* [The tasks]
(a) Write out, word for word, the part of the article on Charles Taylor's sentence starting at "But the judges" and ending at "Leone capital, Freetown.".
(b) In the article on Charles Taylor's sentence, on how many counts had Taylor been found guilty?

BEGIN Excerpt to read

/ 27 September 2013

Charles Taylor’s sentence upheld at war crimes tribunal

Former Liberian president Charles Taylor.
Former Liberian president Charles Taylor. (AFP)

The former Liberian president Charles Taylor has had his 50-year prison sentence for aiding and abetting war crimes in west Africa upheld at a UN-backed tribunal.

The decision by the court means that the 65-year-old is likely to be sent to the UK to serve out the rest of his life in a British jail.

There had been speculation that the tribunal could overturn Taylor's convictions, following stricter precedents set in the international criminal tribunal for the former Yugoslavia about what constitutes "aiding and abetting". A series of recent judgments in that court required proof that senior military commanders had "specifically directed" atrocities.

But the judges in the Sierra Leone tribunal dismissed the Balkans precedents as irrelevant and said Taylor had known at the time that atrocities were going to be committed by rebel forces attacking the Sierra Leone capital, Freetown.

They found that the former warlord and political leader had not demonstrated "real and sincere remorse" for his actions.

The judgment was delivered by the appeal chamber of the special court for Sierra Leone in The Hague. Taylor had challenged the 50-year sentence imposed on him for supporting rebels who carried out atrocities in Sierra Leone in return for "blood diamonds".

He had been found guilty on 11 counts that included participating in the planning of murder, rape, sexual slavery and enforced amputations.

Taylor's lawyers argued that the original trial chamber made systematic errors in the evaluation of evidence and in the application of the law governing what constitutes "aiding and abetting" sufficiently serious to "reverse all findings of guilt entered against him".

END Excerpt to read
BEGIN Data lines

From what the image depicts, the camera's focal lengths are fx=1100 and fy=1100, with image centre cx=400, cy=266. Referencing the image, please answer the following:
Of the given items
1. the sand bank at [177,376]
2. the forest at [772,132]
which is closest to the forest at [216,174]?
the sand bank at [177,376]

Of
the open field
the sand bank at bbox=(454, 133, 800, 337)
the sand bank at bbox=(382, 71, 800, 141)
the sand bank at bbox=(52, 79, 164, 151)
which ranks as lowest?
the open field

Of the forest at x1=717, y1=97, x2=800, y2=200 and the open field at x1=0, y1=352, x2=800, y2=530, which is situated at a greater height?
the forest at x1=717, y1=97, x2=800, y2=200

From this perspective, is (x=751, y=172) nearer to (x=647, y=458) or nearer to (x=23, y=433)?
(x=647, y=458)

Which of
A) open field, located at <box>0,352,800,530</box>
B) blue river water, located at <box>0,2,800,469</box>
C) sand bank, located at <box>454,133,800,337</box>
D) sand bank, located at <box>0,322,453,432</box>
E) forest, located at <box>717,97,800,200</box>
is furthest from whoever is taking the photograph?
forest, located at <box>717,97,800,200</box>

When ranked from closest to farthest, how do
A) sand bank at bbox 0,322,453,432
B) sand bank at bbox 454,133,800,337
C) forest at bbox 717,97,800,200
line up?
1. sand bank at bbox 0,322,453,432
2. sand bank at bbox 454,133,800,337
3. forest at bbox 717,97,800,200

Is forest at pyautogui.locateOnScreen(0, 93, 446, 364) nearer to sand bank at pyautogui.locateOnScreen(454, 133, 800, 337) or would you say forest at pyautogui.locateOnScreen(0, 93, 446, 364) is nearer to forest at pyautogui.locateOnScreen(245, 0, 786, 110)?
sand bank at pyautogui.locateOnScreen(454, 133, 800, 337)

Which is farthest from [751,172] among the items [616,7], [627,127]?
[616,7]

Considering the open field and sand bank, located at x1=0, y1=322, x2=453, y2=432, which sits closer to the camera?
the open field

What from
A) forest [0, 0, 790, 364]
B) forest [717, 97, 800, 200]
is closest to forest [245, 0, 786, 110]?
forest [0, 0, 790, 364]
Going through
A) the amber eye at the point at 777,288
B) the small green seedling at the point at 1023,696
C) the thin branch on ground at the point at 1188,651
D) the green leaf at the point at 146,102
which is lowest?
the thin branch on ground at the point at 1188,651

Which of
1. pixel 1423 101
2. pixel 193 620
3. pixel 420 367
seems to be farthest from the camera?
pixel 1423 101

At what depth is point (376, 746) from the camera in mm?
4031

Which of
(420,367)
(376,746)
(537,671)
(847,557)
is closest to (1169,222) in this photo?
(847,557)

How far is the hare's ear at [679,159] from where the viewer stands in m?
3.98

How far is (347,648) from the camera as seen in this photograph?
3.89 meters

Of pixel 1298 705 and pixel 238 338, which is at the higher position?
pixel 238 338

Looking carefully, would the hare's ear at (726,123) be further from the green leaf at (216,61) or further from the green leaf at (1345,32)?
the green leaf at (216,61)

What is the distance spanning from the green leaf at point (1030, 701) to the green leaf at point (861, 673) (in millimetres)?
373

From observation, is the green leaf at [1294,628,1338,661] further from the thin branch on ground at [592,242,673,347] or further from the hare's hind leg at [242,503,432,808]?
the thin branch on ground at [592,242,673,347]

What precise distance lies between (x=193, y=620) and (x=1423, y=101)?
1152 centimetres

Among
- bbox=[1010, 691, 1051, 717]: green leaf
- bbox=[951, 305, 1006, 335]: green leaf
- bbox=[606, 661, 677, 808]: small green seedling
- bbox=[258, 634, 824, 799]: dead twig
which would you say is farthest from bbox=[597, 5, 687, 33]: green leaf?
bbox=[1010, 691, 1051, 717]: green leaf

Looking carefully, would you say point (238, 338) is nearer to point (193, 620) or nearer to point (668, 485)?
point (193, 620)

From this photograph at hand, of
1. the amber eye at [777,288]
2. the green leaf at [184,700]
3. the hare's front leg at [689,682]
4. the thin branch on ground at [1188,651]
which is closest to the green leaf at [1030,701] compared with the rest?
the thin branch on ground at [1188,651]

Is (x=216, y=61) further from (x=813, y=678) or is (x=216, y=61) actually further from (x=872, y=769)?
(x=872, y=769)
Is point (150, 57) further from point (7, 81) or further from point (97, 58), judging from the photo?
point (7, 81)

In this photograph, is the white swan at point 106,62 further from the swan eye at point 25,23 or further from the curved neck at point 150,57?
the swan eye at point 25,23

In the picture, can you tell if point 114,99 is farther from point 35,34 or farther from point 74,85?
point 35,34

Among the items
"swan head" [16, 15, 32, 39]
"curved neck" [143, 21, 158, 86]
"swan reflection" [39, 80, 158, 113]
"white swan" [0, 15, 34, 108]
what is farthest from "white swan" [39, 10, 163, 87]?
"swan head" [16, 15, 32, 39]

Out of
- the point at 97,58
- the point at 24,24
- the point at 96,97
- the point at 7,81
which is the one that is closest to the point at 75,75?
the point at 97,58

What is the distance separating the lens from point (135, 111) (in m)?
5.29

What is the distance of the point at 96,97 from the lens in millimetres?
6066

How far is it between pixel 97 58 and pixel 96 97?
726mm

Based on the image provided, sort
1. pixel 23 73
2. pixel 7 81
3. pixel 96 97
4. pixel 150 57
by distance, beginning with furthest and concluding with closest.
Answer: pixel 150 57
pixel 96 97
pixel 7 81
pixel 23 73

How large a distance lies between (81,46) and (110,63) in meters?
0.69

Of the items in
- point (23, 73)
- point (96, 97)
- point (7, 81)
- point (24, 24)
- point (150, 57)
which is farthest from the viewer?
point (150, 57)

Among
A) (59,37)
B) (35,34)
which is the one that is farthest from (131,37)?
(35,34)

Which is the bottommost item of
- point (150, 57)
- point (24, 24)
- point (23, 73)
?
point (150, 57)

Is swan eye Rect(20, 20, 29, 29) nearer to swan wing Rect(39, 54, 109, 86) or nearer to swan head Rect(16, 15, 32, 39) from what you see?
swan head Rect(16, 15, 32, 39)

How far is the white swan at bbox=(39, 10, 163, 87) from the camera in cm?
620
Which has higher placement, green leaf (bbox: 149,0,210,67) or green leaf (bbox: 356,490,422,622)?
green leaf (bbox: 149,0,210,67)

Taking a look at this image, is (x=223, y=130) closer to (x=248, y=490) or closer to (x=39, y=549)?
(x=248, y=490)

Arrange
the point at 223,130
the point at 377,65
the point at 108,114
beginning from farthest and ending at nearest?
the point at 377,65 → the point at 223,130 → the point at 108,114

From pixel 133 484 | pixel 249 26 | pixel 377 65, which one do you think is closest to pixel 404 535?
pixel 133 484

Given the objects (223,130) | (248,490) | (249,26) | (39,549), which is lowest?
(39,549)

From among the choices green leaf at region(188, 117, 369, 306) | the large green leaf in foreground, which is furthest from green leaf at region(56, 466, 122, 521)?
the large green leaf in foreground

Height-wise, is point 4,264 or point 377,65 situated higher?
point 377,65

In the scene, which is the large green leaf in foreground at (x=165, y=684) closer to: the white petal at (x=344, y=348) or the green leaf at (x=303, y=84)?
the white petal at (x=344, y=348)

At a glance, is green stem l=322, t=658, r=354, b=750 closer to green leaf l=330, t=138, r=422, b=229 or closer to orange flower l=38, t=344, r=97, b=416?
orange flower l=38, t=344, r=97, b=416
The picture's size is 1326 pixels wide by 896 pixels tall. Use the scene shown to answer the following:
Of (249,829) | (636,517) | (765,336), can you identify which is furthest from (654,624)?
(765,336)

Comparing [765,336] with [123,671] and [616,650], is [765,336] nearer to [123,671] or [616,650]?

END Data lines

* [Results in order]
(a)
But the judges in the Sierra Leone tribunal dismissed the Balkans precedents as irrelevant and said Taylor had known at the time that atrocities were going to be committed by rebel forces attacking the Sierra Leone capital, Freetown.

(b) 11 counts